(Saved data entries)

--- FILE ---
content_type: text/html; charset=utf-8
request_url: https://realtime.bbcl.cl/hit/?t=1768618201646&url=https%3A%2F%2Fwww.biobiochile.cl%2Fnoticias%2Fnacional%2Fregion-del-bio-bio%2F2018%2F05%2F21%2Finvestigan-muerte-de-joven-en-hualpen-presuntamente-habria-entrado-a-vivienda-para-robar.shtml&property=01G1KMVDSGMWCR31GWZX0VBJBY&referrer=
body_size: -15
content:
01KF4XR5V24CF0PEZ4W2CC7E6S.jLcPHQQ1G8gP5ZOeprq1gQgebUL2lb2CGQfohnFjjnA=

## Prompt
Every record above must be printed again exactly as it stands.

## Problem solution
--- FILE ---
content_type: text/html; charset=utf-8
request_url: https://realtime.bbcl.cl/hit/?t=1768618201646&url=https%3A%2F%2Fwww.biobiochile.cl%2Fnoticias%2Fnacional%2Fregion-del-bio-bio%2F2018%2F05%2F21%2Finvestigan-muerte-de-joven-en-hualpen-presuntamente-habria-entrado-a-vivienda-para-robar.shtml&property=01G1KMVDSGMWCR31GWZX0VBJBY&referrer=
body_size: -15
content:
01KF4XR5V24CF0PEZ4W2CC7E6S.jLcPHQQ1G8gP5ZOeprq1gQgebUL2lb2CGQfohnFjjnA=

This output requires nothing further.